The aim of all this preliminary work in a single piece sorting and the subsequent examinations is that we need a large selection of known and examined material for upcoming tasks in the project, as we want to be able to train the new machines/sensors of the automatic sorting system properly.
Each sensor can later only work as well as it has been previously programmed and calibrated by us with known compositions of recycled raw materials. Since every industrial customer has chosen an optimal refractory lining in the different aggregates, considered for his overall process, the variety of refractory material that has to be sorted can be very broad. In addition, the breakout process and intermediate storage are not the same at every customer’s, so that there may also be other materials among the used refractory pieces that are not immediately visible.
Therefore, we photographed every single brick from the representative sampling (approx. 400 kg from a steel ladle or 1000 kg from a cement rotary pipe), determined the approximate dimensions and the residual weight. By cutting off a corner and making the internal material structure visible, we then tried to assign the correct refractory material to each individual sample.

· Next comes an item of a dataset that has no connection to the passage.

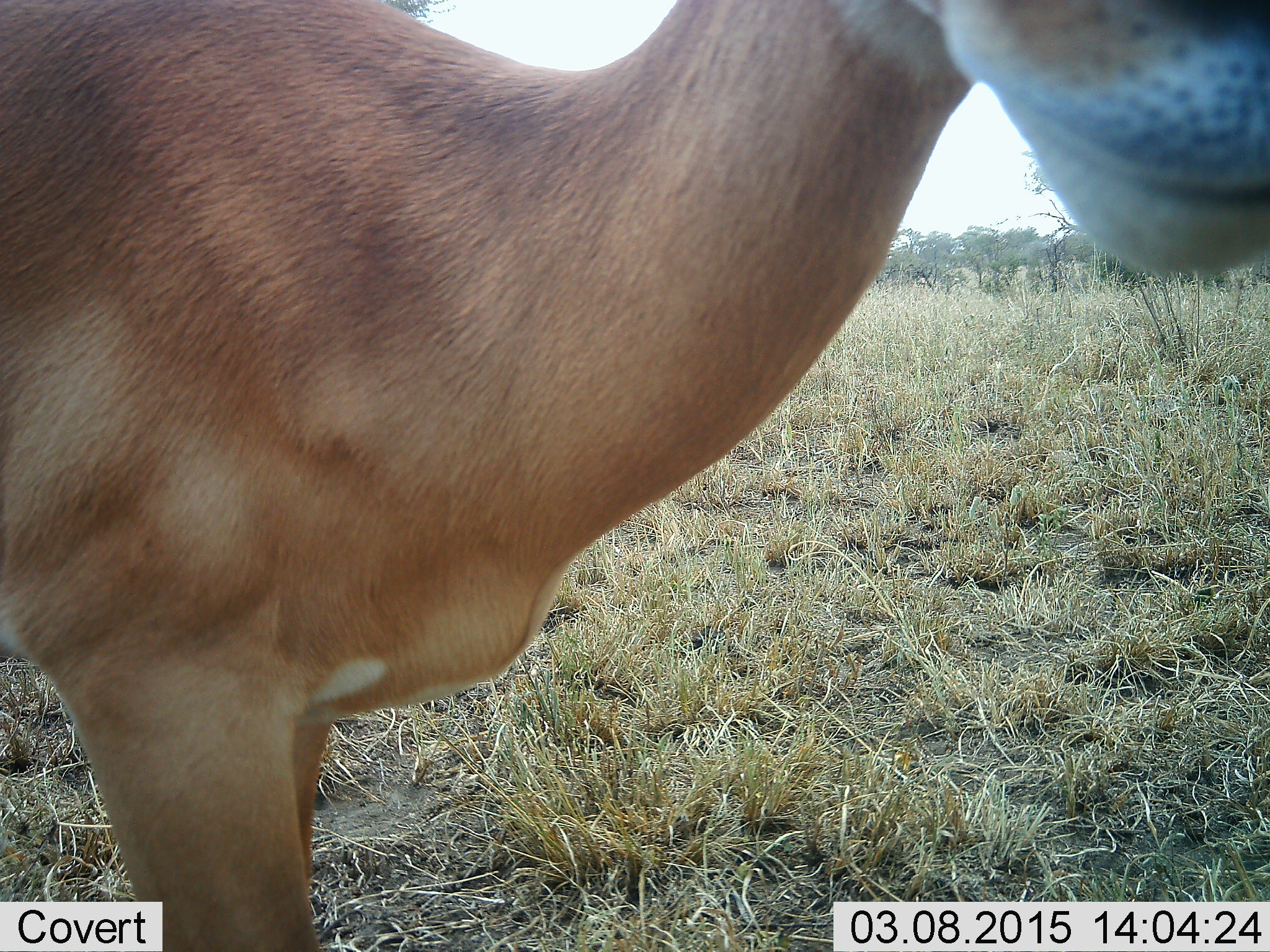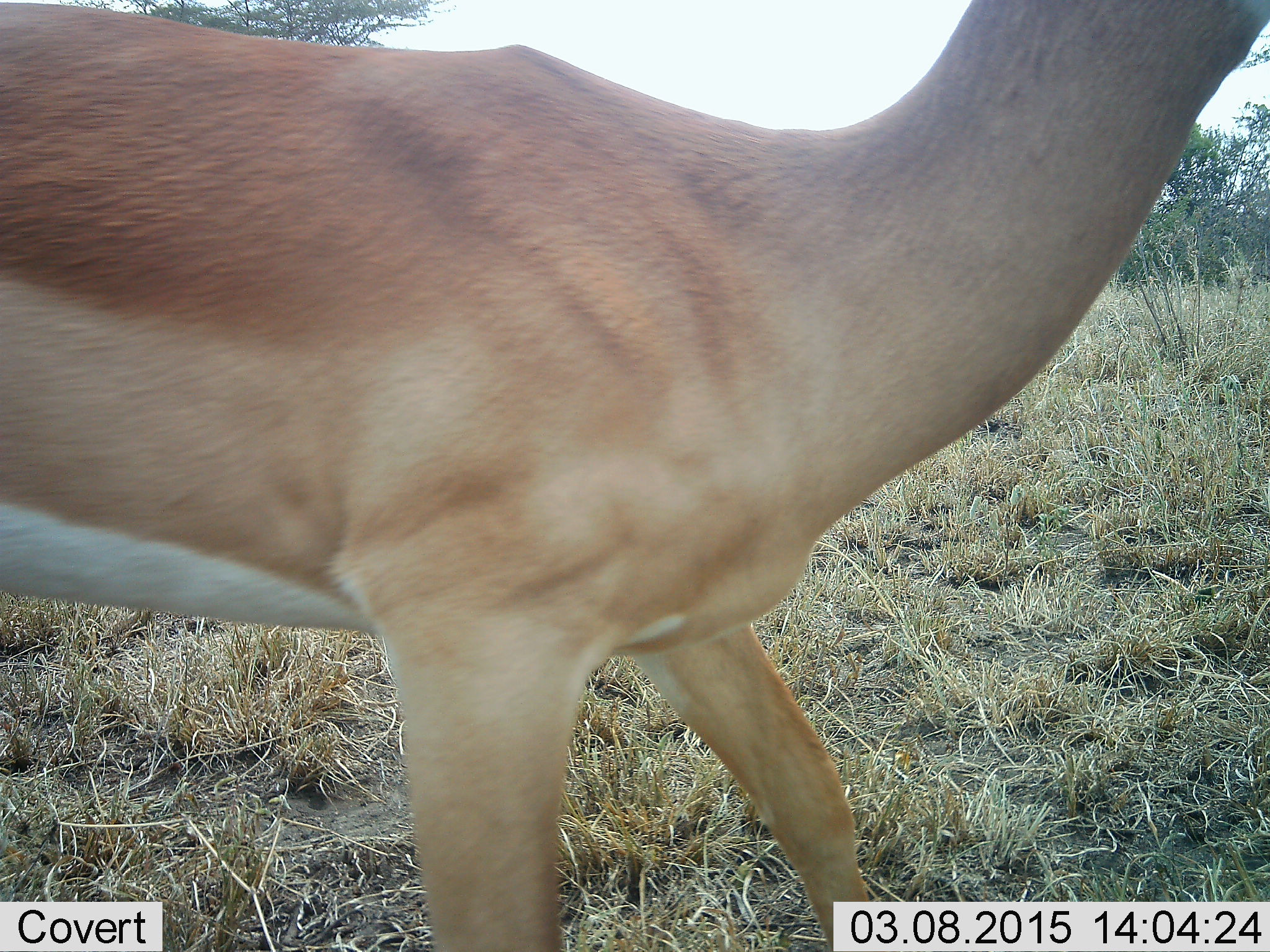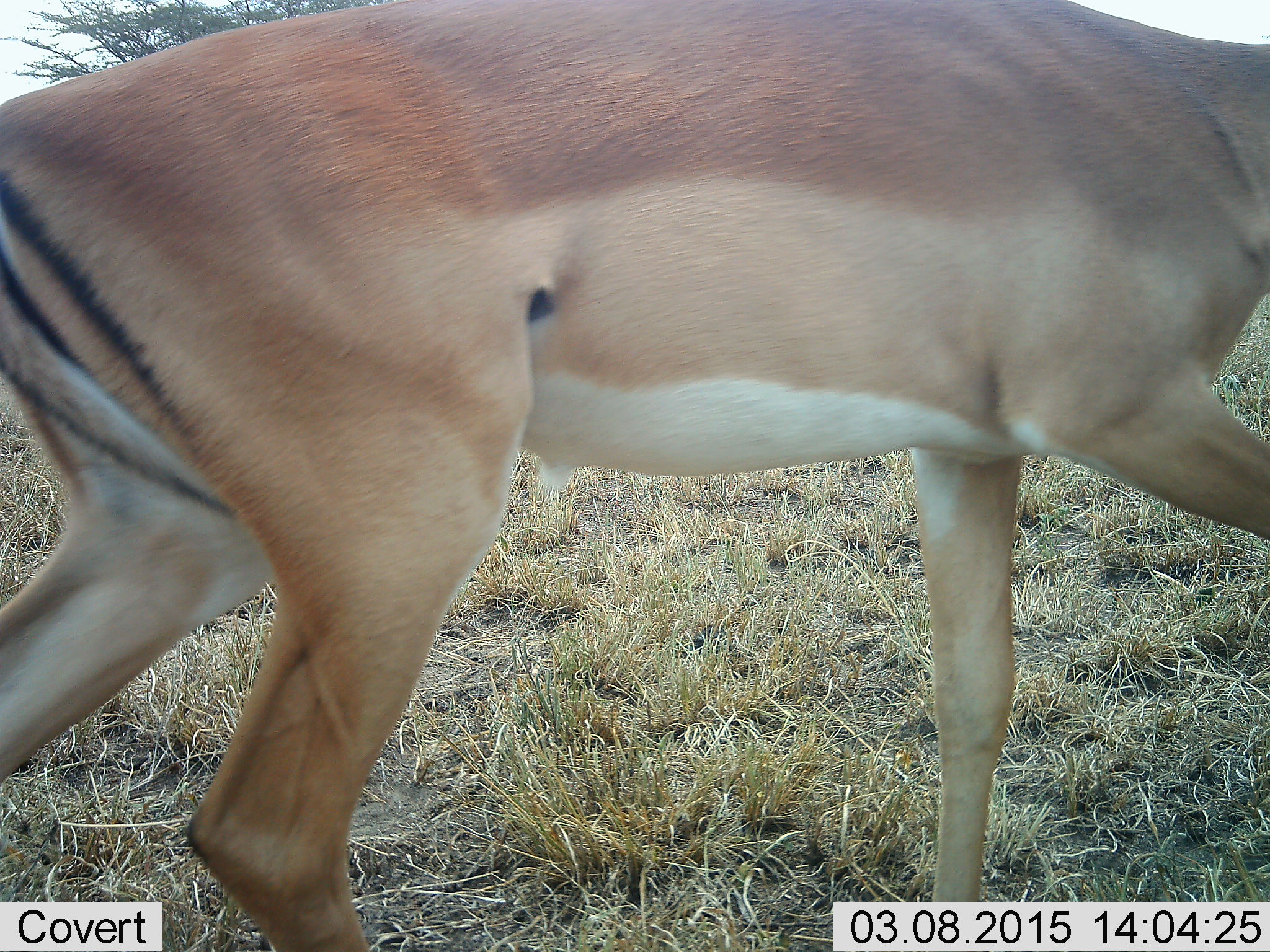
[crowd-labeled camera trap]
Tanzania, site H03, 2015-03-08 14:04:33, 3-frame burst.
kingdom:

As you can see in the pictures, sometimes the first impression is deceptive and only when you cut deeper into the material, the type of material can be identified correctly.
Normally, we mainly want to recycle the high-quality magnesia carbon bricks (MgO-C) in a steel ladle excavation, because the carbon matrix prevents too much infiltration of slag and steel and the bricks therefore still have an unchanged structure to a large extent.

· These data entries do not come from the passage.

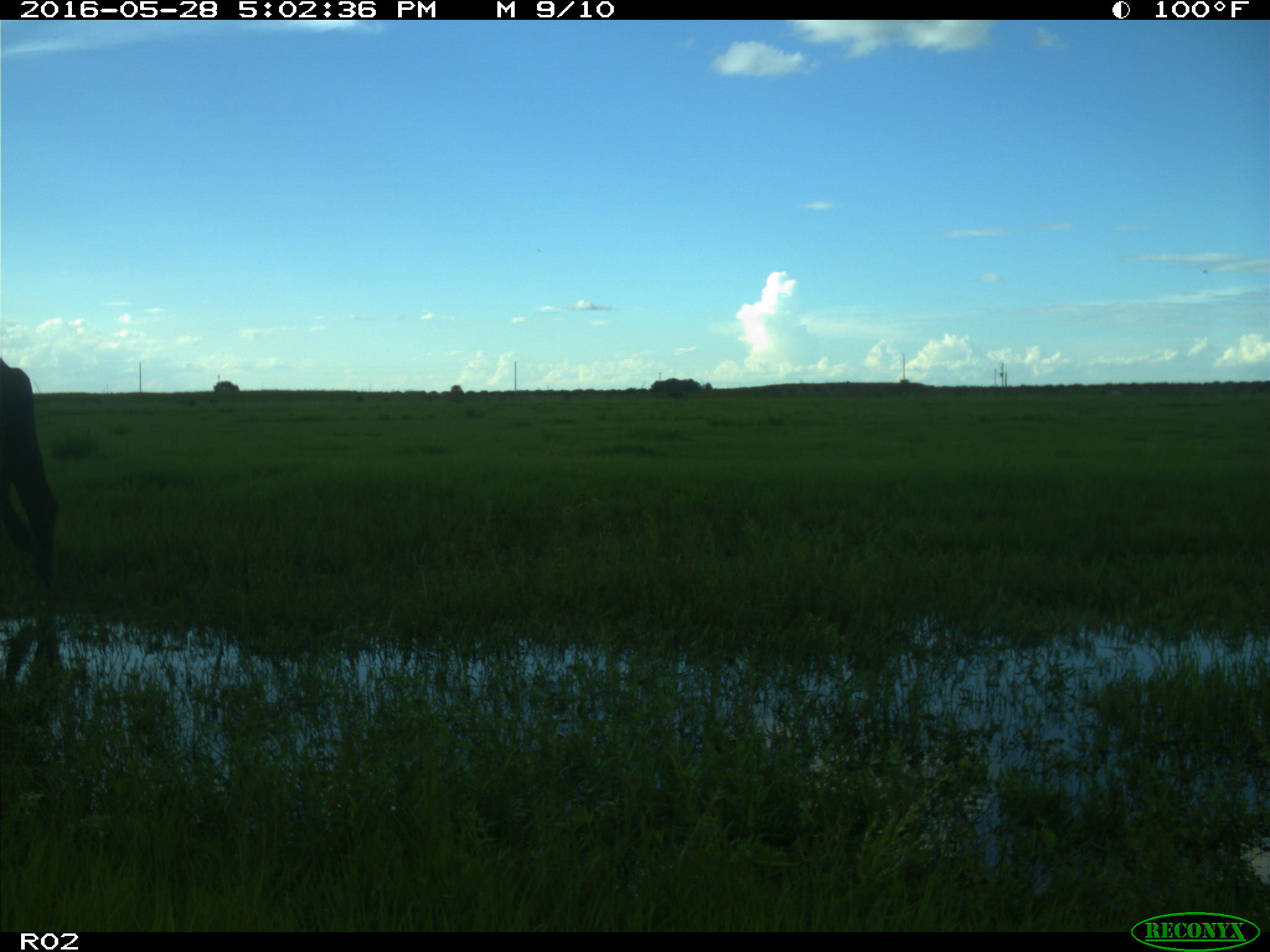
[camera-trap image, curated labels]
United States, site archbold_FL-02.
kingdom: Animalia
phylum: Chordata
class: Mammalia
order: Artiodactyla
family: Bovidae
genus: Bos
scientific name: Bos taurus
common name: domestic cow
Bos taurus (domestic cow).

Since these magnesia carbon bricks have a carbon bond, the brick structure is grey-black. However, due to the mixing of different types of material in a delivery concept of an aggregate at the customer’s site or due to storage or pre-sorting that is not pure by type, other refractory materials may also have found their way into the breakout material of a steel ladle. Another complicating factor is that, due to the processes in the steel plants, all materials can sometimes have a black outer layer and it is only the brick structure that reveals the truth of the material type. An additional difficulty then is the further refractory material combination of the Alumina-Magnesia-Carbon bricks (Al2O3-MgO-C / AMC for short). Here, too, a carbon bond exists and the matrix appears grey-black, but the main raw material is not magnesia (MgO) but corundum or bauxite. And mixing between MgO-C and AMC recycling raw materials is undesirable for reuse. In order to prevent this mixing in the future, the automatic sorting system uses, among other things, the LIBS system from project partner LSA.
The samples selected here will be the first training material for our new sensors at the project partners NEO, Fraunhofer ILT and LSA at a later stage of the project.